His presence, or lack thereof, is shrouded in mystery. He surely knows by now the status of his back but either it’s killing him to announce a decision to withdraw or he just doesn’t feel like addressing it until tee time. We know he really WANTS to play. He has fond memories here, having won the PGA Championship in 2000, beating Bob May in a playoff. In 2008, Tiger did not play on the U.S.-winning Ryder Cup team as he was recovering from knee surgery.
The question is: should he take the risk? He’s either wrestling with that question and wants to make a game-time decision, or he knows he won’t play but he just doesn’t feel like announcing it. Or perhaps the PGA of America has told him to keep it quiet so as not to affect ticket sales. Or he may make an announcement this afternoon.
I’m wondering, when it comes to Tiger’s health, who is helping him make these important decisions? His doctors? His trainer? His agent? Is he completely on his own when it comes to deciding whether he should play or shouldn’t?
Is he even listening to his doctor?
I certainly hope he has people around him who don’t “yes” him to death. He needs advisers who can be candid with him, tell him the truth, with no agenda, offering him the best possible advice for his overall well-being.
I would suggest that he stay home. Take the time to heal the reinjured back completely. Don’t take another chance at tweaking it and injuring it yet again. Even if your back feels better, rest it more. Be completely sure with doctor’s consent that the back is strong enough to withstand the jarring that the body takes when a golfer hits out of tough rough and from uneven lies or any kind of swing.
The rough at Valhalla Golf Club is brutal. There are certainly enough hills and bunkers where a ball can find its way into a tricky lie, setting up a possible repeat of the shot he hit at the Bridgestone Invitational on the par-five second hole, where he said he jarred his back, which eventually forced him to withdraw from the tournament during his final round on Sunday.
It has only been a little over four months since his surgery in March. Take the year off. Come back strong and fresh and at least confident that the back is strong enough to withstand the grind.

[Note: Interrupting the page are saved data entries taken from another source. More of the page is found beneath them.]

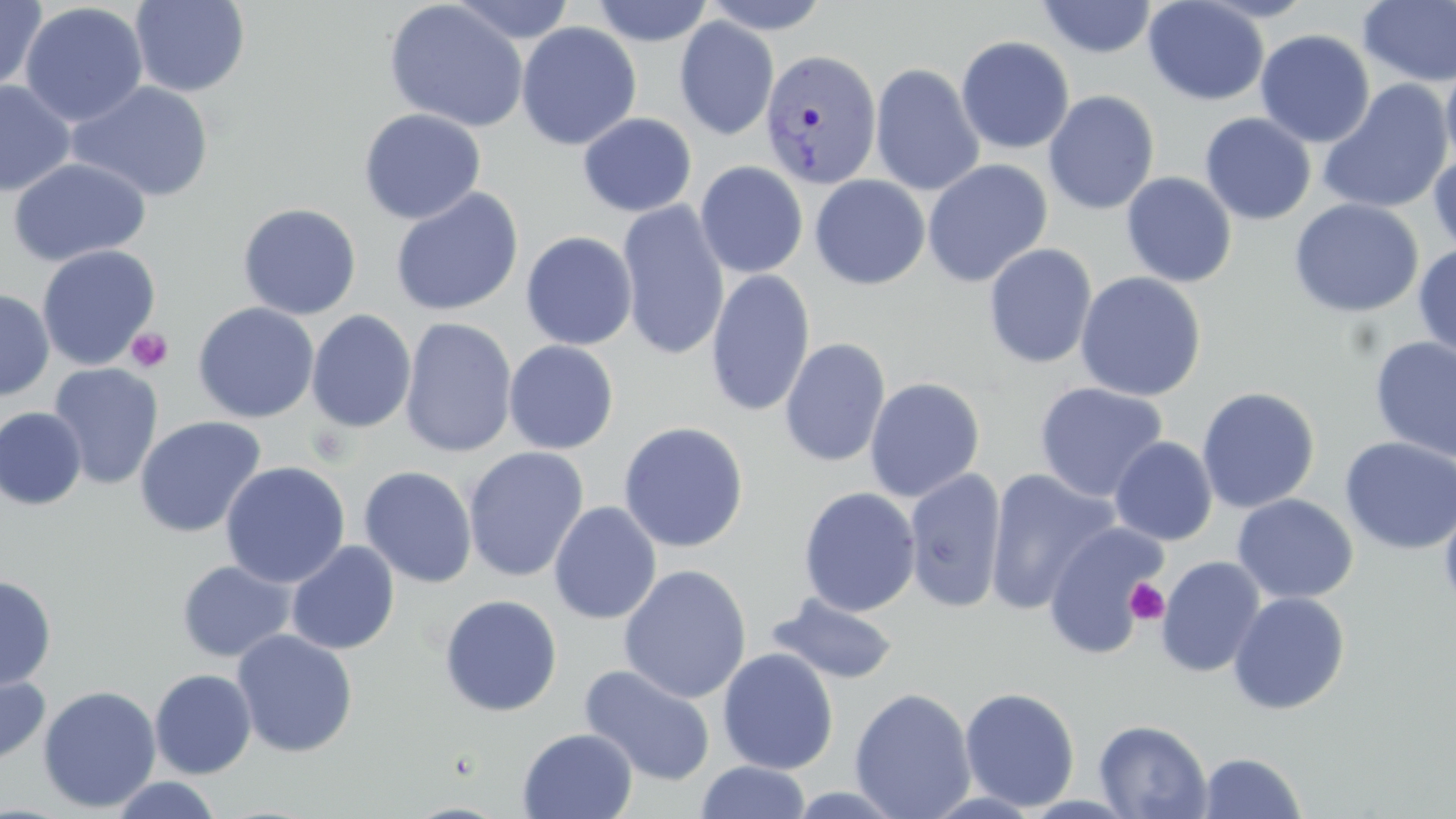

slide-level diagnosis = Plasmodium vivax
image size = 1456×819 pixels
uninfected red blood cell locations = approximate bounding boxes as (x1,y1)-(x2,y2) corner pairs in pixels: (0,0)-(46,94), (129,0)-(251,97), (383,0)-(530,133), (448,0)-(578,44), (591,0)-(713,46), (699,0)-(832,34), (1037,0)-(1158,58), (1142,0)-(1270,106), (1357,0)-(1456,88), (20,2)-(149,128), (674,17)-(779,141), (516,21)-(642,150), (1255,28)-(1376,148), (955,36)-(1075,154), (1440,58)-(1456,172), (870,63)-(985,196), (0,80)-(76,197), (66,80)-(215,202), (1317,81)-(1453,215), (1043,90)-(1160,215), (358,108)-(486,225), (578,112)-(696,217), (1199,113)-(1317,225), (1428,149)-(1456,259), (7,157)-(151,267), (922,159)-(1053,287), (695,161)-(808,279), (1121,172)-(1237,288), (809,175)-(931,289), (390,187)-(524,317), (1289,198)-(1424,317), (617,200)-(730,361), (237,202)-(362,320), (520,231)-(638,350), (983,242)-(1097,369), (36,244)-(161,371), (1413,244)-(1456,360), (705,269)-(816,418), (1075,271)-(1206,401), (0,288)-(54,401), (192,302)-(319,424), (306,309)-(417,433), (399,317)-(518,458), (1369,334)-(1456,464), (779,338)-(890,468), (503,340)-(619,454), (48,363)-(163,489), (864,377)-(985,502), (1034,382)-(1168,503), (1196,387)-(1320,513), (0,407)-(87,510), (134,416)-(266,538), (618,421)-(749,553), (1110,436)-(1218,545), (1339,437)-(1456,555), (463,447)-(589,583), (220,461)-(351,588), (358,466)-(477,589), (904,467)-(1006,613), (985,468)-(1120,615), (798,487)-(921,617), (1232,494)-(1358,604), (1439,495)-(1456,614), (548,501)-(662,624), (1044,521)-(1166,657), (286,540)-(400,655), (1155,555)-(1266,678), (176,559)-(296,663), (618,564)-(752,704), (0,575)-(57,691), (1228,591)-(1350,715), (766,593)-(900,686), (439,594)-(563,717), (231,629)-(358,758), (716,648)-(840,775), (579,663)-(717,786), (0,665)-(51,770), (149,668)-(257,779), (37,685)-(161,813), (959,686)-(1080,811), (849,687)-(976,818), (1093,718)-(1213,818), (517,728)-(638,818), (1197,751)-(1307,818), (696,760)-(811,818), (108,776)-(224,818), (779,784)-(913,818)
Plasmodium vivax-infected red blood cell locations = approximate bounding boxes as (x1,y1)-(x2,y2) corner pairs in pixels: (760,49)-(881,190)
field of view = one of a larger specimen
stain = May-Grünwald-Giemsa
platelet locations = approximate bounding boxes as (x1,y1)-(x2,y2) corner pairs in pixels: (126,328)-(173,373), (1124,579)-(1170,625)
modality = optical microscopy
preparation = thin blood smear
magnification = 1000x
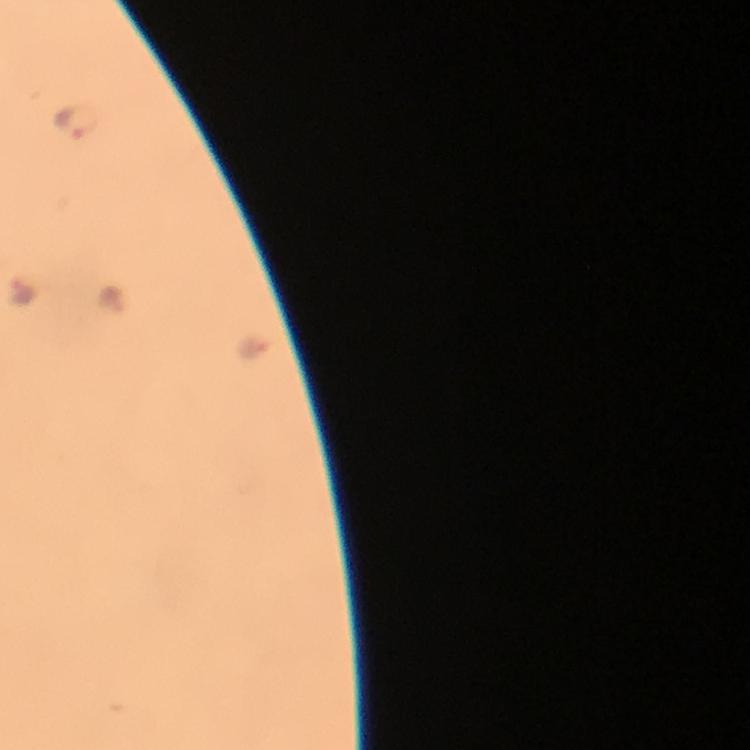 Approximate centers as (x, y) in pixels. Malaria parasite locations: (75, 121), (23, 292), (112, 299), (257, 347). Giemsa-stained preparation. Smartphone photograph taken through a microscope. From a malaria diagnostic workup. Thick blood smear. A crop from one field of view. At 100x magnification. Image is 750×750 pixels. Immersion oil applied.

The scary part of all of this is that it may never be the same. But at least give it proper time to heal and cut down the risk of re-injury.
As difficult as it may be for Tiger to shut it down for the rest of the season, he may need to do just that.
At this point, with no Tiger on the premises, it doesn’t look good.
And with his recent form and a questionable back, he has not been able to prepare properly. And coming in for a major unprepared is so un-Tiger-like.